Dans le même esprit, l’Uppia a financé un mook intitulé #appert, « revue conservatoire de la gastronomie française » visant un public curieux et gourmet, en pariant sur une présentation très soignée. Un deuxième numéro devrait sortir fin 2017. L’intergénérationnel est aussi une voie explorée par l’Uppia qui multiplie les partenariats avec le groupe Bayard dont les titres s’adressent aux enfants et aux grands-parents.

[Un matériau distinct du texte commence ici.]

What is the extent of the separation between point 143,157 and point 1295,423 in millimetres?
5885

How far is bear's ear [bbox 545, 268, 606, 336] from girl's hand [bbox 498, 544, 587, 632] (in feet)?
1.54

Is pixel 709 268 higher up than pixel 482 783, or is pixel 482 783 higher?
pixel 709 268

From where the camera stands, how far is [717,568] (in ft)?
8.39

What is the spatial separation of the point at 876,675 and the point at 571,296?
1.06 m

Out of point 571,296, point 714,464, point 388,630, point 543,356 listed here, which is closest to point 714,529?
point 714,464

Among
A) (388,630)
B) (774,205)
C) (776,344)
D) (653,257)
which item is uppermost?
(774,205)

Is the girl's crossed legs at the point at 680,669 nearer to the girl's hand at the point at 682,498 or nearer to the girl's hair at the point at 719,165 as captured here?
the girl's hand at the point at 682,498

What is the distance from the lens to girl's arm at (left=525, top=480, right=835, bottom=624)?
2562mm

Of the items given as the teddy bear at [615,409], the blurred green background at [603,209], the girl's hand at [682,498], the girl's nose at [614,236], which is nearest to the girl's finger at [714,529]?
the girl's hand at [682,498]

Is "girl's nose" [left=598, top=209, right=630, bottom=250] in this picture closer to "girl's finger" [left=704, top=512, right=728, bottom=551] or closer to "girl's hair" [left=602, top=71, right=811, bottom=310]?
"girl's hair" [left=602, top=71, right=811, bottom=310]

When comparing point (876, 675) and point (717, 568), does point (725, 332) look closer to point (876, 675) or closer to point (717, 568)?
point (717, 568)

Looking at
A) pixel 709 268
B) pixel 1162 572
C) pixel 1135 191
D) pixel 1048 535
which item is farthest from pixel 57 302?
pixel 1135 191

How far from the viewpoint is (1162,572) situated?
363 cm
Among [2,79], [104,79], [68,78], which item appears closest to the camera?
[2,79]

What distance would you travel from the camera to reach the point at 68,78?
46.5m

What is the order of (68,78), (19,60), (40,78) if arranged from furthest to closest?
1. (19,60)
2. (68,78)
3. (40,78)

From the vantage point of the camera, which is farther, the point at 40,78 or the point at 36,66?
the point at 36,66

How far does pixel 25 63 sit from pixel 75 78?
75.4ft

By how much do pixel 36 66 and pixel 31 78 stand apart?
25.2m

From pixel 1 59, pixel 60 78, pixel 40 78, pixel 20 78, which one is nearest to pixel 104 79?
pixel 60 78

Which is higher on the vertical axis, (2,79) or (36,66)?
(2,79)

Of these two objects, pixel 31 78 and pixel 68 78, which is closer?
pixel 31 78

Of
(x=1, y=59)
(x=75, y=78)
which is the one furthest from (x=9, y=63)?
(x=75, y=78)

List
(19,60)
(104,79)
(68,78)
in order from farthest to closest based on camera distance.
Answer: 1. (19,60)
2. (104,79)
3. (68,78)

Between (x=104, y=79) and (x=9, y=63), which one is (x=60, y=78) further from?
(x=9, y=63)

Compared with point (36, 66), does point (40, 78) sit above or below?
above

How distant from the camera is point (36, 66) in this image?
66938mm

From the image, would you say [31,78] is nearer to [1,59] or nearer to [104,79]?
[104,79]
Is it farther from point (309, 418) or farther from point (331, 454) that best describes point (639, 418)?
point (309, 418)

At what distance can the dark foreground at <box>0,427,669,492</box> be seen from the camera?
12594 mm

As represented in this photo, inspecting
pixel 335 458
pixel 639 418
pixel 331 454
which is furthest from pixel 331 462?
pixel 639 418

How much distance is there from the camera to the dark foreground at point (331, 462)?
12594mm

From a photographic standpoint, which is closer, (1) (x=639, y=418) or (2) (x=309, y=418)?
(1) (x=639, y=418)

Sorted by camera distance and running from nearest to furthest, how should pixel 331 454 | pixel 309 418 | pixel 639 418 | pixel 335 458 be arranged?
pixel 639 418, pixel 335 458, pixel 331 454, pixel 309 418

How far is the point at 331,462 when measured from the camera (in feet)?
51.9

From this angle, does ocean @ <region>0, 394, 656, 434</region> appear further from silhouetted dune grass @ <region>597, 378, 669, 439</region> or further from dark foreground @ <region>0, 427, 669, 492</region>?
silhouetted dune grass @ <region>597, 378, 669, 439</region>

À l’automne, l’Uppia en saura plus sur les premières retombées de ses efforts à destination des jeunes. La série de capsules décalées devrait se poursuivre, même si rien n’est encore arrêté sur la forme qu’elle revêtira à l’avenir. D’ici la fin de l’année, l’Uppia s’est fixé aussi des objectifs internes concernant son nombre d’adhérents. « Nous souhaitons doubler le nombre d’adhérents, pour arriver à une soixantaine cette année », explique Julien Couaillier. L’Uppia regroupe déjà les plus grandes entreprises du secteur de la conserve, de l’emballage et du métal, mais pas assez d’opérateurs de taille intermédiaire qui pourraient être intéressés par les études ciblées, le suivi du marché, les opérations avec la distribution et la documentation. Ce serait aussi l’occasion de faire grandir son budget destiné à la communication d’un million d’euros par an, encore limité par rapport à d’autres interprofessions.